Action item: Return every line of the items below word for word, leaving out the pictures.

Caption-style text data
-*-
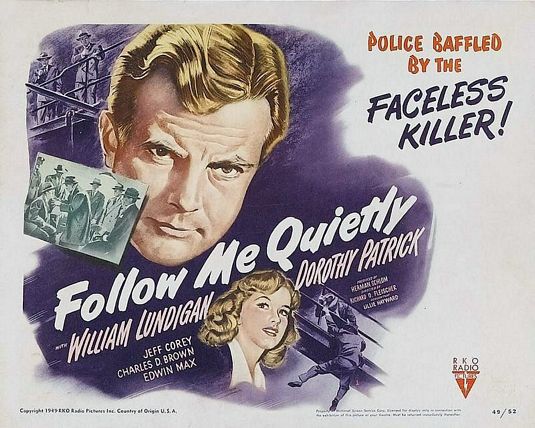 Follow Me Quietly - Affiches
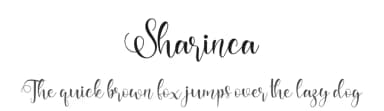Sharinca by niyos — Script Handwritten Font — thumbnail 1
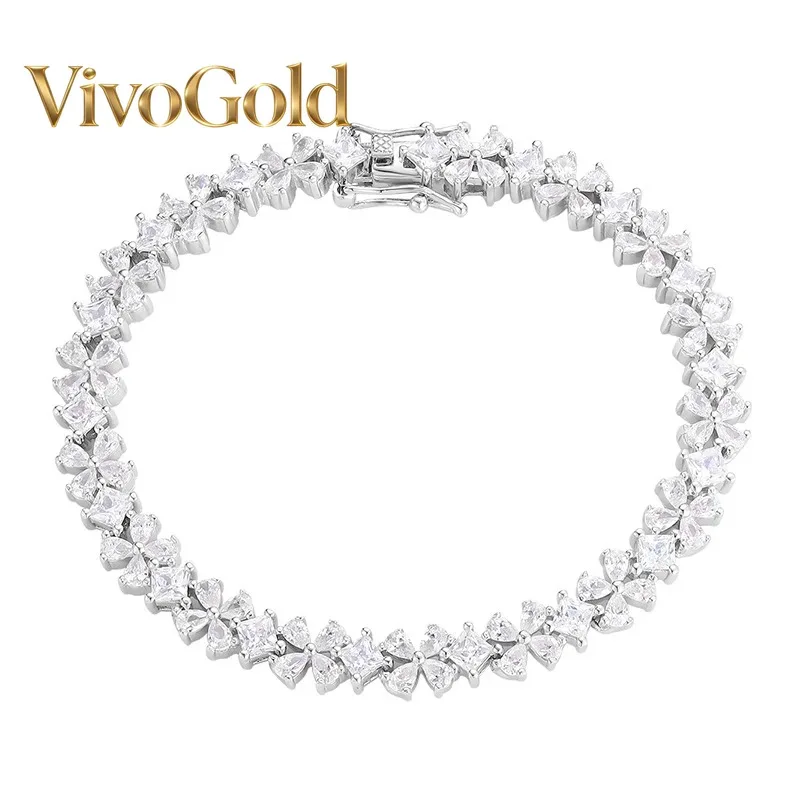VivoGold Luxury Solid Platinum PT950 Full Diamond Moissanite Diamond Lucky Grass Bracelet Ins Niche Design Flower Bracelet
VivoGold Luxury Solid Platinum PT950 Full Diamond Moissanite Diamond Lucky Grass Bracelet Ins Niche Design Flower Bracelet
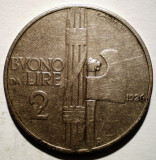 C.280 ITALIA VITTORIO EMANUELE III 2 LIRE 1926 RARA, Europa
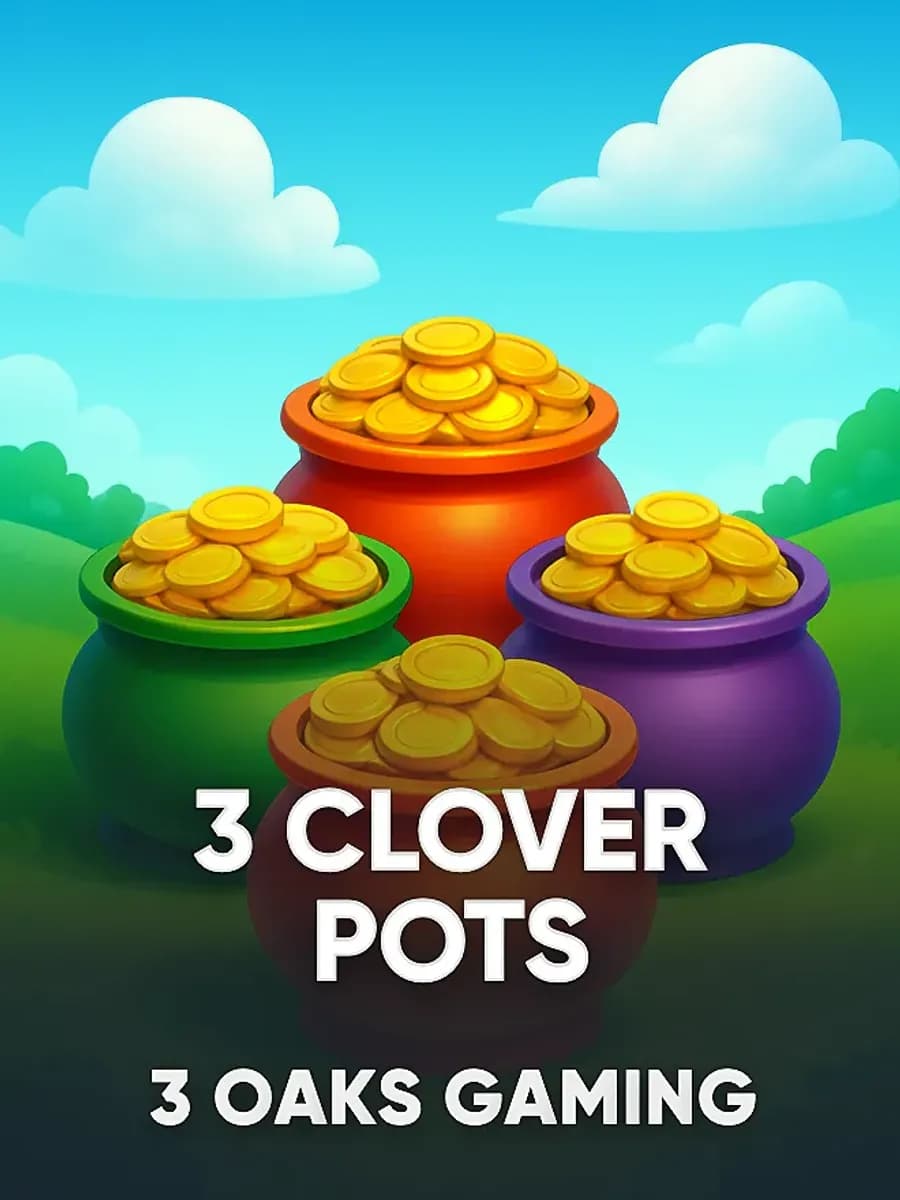 3 Clover Pots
-*-
Answer space:
 Follow Me Quietly - Affiches
Sharinca by niyos — Script Handwritten Font — thumbnail 1
VivoGold Luxury Solid Platinum PT950 Full Diamond Moissanite Diamond Lucky Grass Bracelet Ins Niche Design Flower Bracelet
VivoGold Luxury Solid Platinum PT950 Full Diamond Moissanite Diamond Lucky Grass Bracelet Ins Niche Design Flower Bracelet
 C.280 ITALIA VITTORIO EMANUELE III 2 LIRE 1926 RARA, Europa
 3 Clover Pots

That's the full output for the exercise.